Enable Automatic OCR for PDF added to Inbox?

caprichoso · April 10, 2020, 6:22am

Devonthink 3.0.4 on MacOS 10.14.6.

When I scan a document in SnapScan on import to Devonthink the PDF is automatically OCRd. If I manually drag a PDF to the Inbox the PDF is not indexed. I have to OCR it, and then delete it.

Is there a way to automatically OCR things (all text) put into the Inbox?

cgrunenberg · April 10, 2020, 9:31am

This is usually not necessary, most PDF documents are already searchable. But you could use a smart rule to achieve this using the conditions Kind is PDF/PS and Word Count is 0 and performing the action OCR > Apply on import.

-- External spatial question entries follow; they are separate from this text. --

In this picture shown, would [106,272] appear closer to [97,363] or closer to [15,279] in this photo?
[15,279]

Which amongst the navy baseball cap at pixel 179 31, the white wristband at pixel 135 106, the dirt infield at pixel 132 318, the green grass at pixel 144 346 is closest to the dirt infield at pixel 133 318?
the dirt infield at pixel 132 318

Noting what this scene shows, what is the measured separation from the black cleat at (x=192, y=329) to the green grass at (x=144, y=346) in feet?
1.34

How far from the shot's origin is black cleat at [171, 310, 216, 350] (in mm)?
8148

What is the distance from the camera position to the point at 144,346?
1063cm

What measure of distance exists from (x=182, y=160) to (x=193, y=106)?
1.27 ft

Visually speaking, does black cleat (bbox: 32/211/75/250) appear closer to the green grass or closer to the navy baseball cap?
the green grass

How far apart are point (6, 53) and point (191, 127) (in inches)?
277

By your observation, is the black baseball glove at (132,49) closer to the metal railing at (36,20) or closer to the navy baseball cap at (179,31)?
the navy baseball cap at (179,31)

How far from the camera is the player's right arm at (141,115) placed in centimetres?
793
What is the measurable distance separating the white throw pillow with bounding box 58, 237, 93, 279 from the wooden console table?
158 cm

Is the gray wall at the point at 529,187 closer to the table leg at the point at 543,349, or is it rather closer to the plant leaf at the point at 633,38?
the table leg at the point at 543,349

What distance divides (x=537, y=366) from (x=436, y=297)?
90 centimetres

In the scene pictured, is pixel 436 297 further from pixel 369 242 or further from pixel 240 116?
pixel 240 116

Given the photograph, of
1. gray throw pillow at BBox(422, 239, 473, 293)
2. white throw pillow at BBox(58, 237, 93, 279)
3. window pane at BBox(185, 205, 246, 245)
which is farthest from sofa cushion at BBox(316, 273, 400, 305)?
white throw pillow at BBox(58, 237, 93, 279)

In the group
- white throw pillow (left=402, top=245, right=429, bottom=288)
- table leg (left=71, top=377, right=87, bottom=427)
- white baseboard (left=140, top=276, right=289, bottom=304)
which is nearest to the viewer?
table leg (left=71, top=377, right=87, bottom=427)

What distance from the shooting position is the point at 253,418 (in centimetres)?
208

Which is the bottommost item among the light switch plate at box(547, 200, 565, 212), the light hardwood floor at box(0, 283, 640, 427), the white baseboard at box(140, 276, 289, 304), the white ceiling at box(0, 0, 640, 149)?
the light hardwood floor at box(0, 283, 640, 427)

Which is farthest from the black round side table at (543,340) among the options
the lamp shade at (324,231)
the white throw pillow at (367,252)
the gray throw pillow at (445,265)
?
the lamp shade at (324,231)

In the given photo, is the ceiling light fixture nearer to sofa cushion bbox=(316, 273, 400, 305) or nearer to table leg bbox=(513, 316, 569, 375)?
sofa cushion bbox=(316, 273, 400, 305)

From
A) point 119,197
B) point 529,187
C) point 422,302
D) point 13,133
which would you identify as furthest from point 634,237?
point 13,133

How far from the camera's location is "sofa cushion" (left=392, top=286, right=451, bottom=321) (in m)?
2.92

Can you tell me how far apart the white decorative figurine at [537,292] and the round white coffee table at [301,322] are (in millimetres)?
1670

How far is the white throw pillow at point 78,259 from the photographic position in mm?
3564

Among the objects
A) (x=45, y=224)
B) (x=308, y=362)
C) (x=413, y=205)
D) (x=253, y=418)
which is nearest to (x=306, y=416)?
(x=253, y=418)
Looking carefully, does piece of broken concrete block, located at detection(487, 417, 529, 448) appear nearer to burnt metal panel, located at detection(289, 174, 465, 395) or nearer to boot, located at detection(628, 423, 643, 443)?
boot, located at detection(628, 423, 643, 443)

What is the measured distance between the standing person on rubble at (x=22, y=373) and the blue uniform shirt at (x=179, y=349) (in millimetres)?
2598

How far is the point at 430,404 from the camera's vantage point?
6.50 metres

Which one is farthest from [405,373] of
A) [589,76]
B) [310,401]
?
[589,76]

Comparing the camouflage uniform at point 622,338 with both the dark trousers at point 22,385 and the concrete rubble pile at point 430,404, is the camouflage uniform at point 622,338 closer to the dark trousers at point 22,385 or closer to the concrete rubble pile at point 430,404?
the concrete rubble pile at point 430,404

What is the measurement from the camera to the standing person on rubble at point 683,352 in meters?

kikujiro · July 2, 2020, 6:56am

I have exactly this rule – see below.

It has worked consistently for a long time but is now applying OCR to imported print-to-PDF files whose word count (as can be seen from adding a Word Count column to the file list) is very much not zero – and thereby rasterising those files.

Is this a new bug?

cgrunenberg · July 2, 2020, 8:32am

I just tried to reproduce this but it works as expected (DEVONthink 3.5.1, macOS 10.15.5). What kind of file did you print in which app?

kikujiro · July 5, 2020, 4:10pm

The rule seems to be triggering with every PDF, including PDFs printed directly from Word and PDFs that have already been OCR’d. Both kinds show their word counts correctly on import.

I have tried restarting the Mac; still happening.

BLUEFROG · July 5, 2020, 6:18pm

Set the smart rule to On Demand and look at the matches.
Choose View > Columns > Word Count to see if there are any items that have a word count.(They shouldn’t.)
Those are the only files that should be processed by the smart rule.

kikujiro · July 5, 2020, 9:16pm

If I change it to On Demand, it only shows PDFs with zero word count BUT if I watch that view when I drop a print-to-PDF into the inbox, it appears very briefly in the view and then disappears again.

If I change it back to On Import, the same thing happens and it OCR’s the file.

kikujiro · July 5, 2020, 9:25pm

[accidentally deleted last post]

I have another smart rule that does some regex-based renaming, higher up the list than the OCR rule. If I delete the rename rule, the OCR rule works as it should.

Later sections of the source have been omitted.